Un jugement rendu le 6 juillet 2023 après délibéré par la XVII° Chambre du Tribunal Correctionnel de Paris déboutant Hubert VEDRINE de sa plainte contre Annie FAURE a provoqué dans les réseaux sociaux et dans une certaine presse quelques cris de victoire dont l’aspect embarrassé n’échappait pas à l’observateur avisé.
Ainsi, un très long article paru dans AFRIKARABIA , reprenant un compte rendu d’audience particulièrement copieux et parfois mensonger , contrastait étrangement avec la brièveté du commentaire portant sur le jugement. A l’évidence, cela cachait quelque chose et on comprenait bien que l’auteur avait saisi l’occasion de faire à nouveau passer le message porté par les « témoins » en occultant la réalité de la décision rendue par la justice.
Laurent Larcher, évitant lui-aussi de commenter le jugement en se contentant de reprendre le commentaire de l’avocat de la Défense, saisissait l’occasion, sur son blog twitter @LaurentLarcher , de recycler un article paru trois mois plus tôt dans le journal La Croix. Ce papier était intitulé, de manière fort opportune: » Génocide au Rwanda : la fin du déni français » mais, comme on le verra plus loin, le vrai déni n’est pas celui auquel pensait le journaliste en rédigeant son papier.

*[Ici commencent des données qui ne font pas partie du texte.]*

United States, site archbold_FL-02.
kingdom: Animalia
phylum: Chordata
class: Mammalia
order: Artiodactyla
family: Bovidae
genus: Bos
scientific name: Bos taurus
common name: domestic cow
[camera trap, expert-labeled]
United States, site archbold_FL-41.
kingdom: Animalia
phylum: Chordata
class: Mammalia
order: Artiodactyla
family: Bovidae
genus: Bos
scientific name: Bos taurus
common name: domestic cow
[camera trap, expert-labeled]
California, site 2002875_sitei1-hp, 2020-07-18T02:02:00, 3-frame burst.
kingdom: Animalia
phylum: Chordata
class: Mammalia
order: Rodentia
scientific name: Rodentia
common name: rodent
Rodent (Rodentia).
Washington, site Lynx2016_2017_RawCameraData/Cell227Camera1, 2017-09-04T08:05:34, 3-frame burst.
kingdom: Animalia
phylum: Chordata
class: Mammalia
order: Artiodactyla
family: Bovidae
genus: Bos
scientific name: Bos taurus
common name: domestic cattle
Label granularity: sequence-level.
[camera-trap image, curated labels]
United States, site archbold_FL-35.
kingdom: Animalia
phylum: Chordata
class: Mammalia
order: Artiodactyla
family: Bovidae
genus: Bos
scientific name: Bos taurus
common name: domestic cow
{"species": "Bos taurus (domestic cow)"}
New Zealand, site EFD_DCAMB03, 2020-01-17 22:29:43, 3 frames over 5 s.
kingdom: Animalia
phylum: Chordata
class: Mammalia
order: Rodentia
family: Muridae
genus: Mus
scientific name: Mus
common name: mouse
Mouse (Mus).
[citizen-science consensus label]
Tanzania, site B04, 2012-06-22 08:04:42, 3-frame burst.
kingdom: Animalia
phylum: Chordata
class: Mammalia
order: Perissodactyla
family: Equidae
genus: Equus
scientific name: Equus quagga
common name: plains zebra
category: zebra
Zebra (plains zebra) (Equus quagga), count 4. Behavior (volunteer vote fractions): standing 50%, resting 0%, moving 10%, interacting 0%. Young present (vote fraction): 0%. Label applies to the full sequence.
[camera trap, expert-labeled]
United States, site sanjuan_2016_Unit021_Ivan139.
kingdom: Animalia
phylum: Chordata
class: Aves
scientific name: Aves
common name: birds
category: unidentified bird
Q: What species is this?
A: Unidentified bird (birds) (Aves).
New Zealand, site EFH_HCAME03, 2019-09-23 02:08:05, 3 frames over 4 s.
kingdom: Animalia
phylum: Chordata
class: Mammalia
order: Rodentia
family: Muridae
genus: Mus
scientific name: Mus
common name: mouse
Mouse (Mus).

Le journal Libération ne pouvait être en reste et publiait un article intitulé : « A la barre, Hubert Védrine débouté de sa plainte : le rôle de la France au Rwanda pendant le génocide s’impose un peu plus » dont la lecture n’apportait aucun renseignement sur le jugement lui-même mais, comme ses confrères, reprenait un compte rendu d’audience, développant ad libitum les thèses de la défense et occultant les attendus retenus par le tribunal.
L’association Survie, ne pouvant rester silencieuse puisqu’Annie FAURE avait à la barre indiqué qu’elle avait milité au sein de cette association, se montrait cependant plus prudente, se contentant , sur twitter @Survie, de saluer « La bonne nouvelle judiciaire du jour, et son implication politique : "Hubert Védrine débouté de sa plainte [contre Annie Faure] ». L’association prétendait malgré tout en extrapoler que « le rôle de la France au #Rwanda pendant le génocide s’impose un peu plus", en renvoyant à l’article déjà cité de @mariamalagardis, dans Libération. On note que cet article, reconnaissant qu’au cours du procès, « il aura d’ailleurs été peu question d’Annie Faure » confirme très clairement que les « témoins » venus s’expliquer à la barre ont parlé, comme c’est souvent le cas dans les audiences concernant le Rwanda, de tout sauf du sujet.
Le journal Lutte Ouvrière intervenait tardivement et ne reculait pas devant le faux sens, voire le contre sens, pour ouvrir sur un titre a sensation : « Rwanda : Védrine, complice du génocide ». No comment !
Mais pourquoi occulter - et même ignorer - les attendus du jugement ?
Il apparait en effet, à la lecture du jugement, que les débats ont été « enrichis » par quatre dépositions, celles de Guillaume ANCEL , Jean-François DUPAQUIER , Patrick de SAINT-EXUPERY et Rafaëlle MAISON . On note que, à l’instar d’autres procès, où on les rencontre quasi systématiquement, aucun de ces « témoins » cités par la défense d’Annie FAURE n’avait jamais été réellement témoin de l’activité d’Hubert VEDRINE pendant la période considérée. Aucun des « témoins » ayant apporté leur contribution à l’offre de preuve présentée par Annie FAURE n’avait de connaissance réelle et personnelle, visuelle et directe, des faits en cause, c’est-à-dire de l’activité déployée par Hubert VEDRINE. Tous rapportaient, comme d’habitude lors des audiences concernant peu ou prou le Rwanda auxquelles ils semblent abonnés, des considérations apprises par leurs lectures, leurs travaux, leur militantisme… ou autres conversations entre soi.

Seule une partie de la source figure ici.